The Hot Crouse Buns’ building has been owned by the Dellas family for more than 80 years, said Gigliotti. Only houses used to be near Marshall Street, until Dellas’ grandfather bought one of them, which later became Varsity Pizza.
“Before 2001, everything was run down,” Dellas said. After the city improved the streets, businesses began to thrive and more students frequented the restaurants and stores, he said, and then more national restaurants began to occupy Marshall Street as well.
More foreign restaurants also started coming to Marshall Street as more foreign students attended SU, Dellas said. Gigliotti said he will keep these students in mind when working with outside businesses. For example, he said gluten-free options will be available.

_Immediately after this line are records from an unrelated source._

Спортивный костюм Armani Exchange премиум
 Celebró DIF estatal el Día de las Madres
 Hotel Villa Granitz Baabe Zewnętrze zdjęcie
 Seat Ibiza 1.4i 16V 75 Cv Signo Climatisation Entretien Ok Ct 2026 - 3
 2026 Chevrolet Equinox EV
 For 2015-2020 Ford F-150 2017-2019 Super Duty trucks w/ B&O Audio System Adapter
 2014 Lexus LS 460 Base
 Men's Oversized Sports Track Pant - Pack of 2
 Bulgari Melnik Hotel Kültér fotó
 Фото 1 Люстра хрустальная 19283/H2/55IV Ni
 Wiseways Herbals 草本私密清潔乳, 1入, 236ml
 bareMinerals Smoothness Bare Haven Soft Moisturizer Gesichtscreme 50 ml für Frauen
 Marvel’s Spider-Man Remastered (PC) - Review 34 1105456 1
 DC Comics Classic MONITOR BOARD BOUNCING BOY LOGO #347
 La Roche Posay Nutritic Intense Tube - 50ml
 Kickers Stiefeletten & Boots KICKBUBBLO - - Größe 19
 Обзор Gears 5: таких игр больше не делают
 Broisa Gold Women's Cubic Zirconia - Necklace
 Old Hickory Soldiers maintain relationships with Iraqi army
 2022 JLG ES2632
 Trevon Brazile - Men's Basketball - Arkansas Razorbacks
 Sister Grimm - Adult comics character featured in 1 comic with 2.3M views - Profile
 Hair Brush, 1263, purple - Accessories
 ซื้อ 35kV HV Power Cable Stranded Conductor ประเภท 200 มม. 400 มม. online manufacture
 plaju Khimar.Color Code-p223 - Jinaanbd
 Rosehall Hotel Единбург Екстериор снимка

“My thought was, ‘We have such a diverse culture up here. Some people are going to want something specific maybe to their culture or gluten-free specialty options,’” he said.
Dellas echoed this sentiment: “I think we have a little bit of everything here, and that’s what makes us so unique.”
Gigliotti said it seems that the independent businesses tend to thrive more than fail on Marshall Street.
“I think the people of Syracuse are really loyal to the local businesses,” he said.
Gigliotti said he is excited just to see how successful his business will be after he has dreamed and planned out the bakery for so long.
Taylor, manager of Hot Crouse Buns, said she cannot wait to begin the business, as well.
Said Taylor: “I think it’s going to be a total success. For what this poor man has gone through in trying to get this thing open, it has nowhere to go but up.”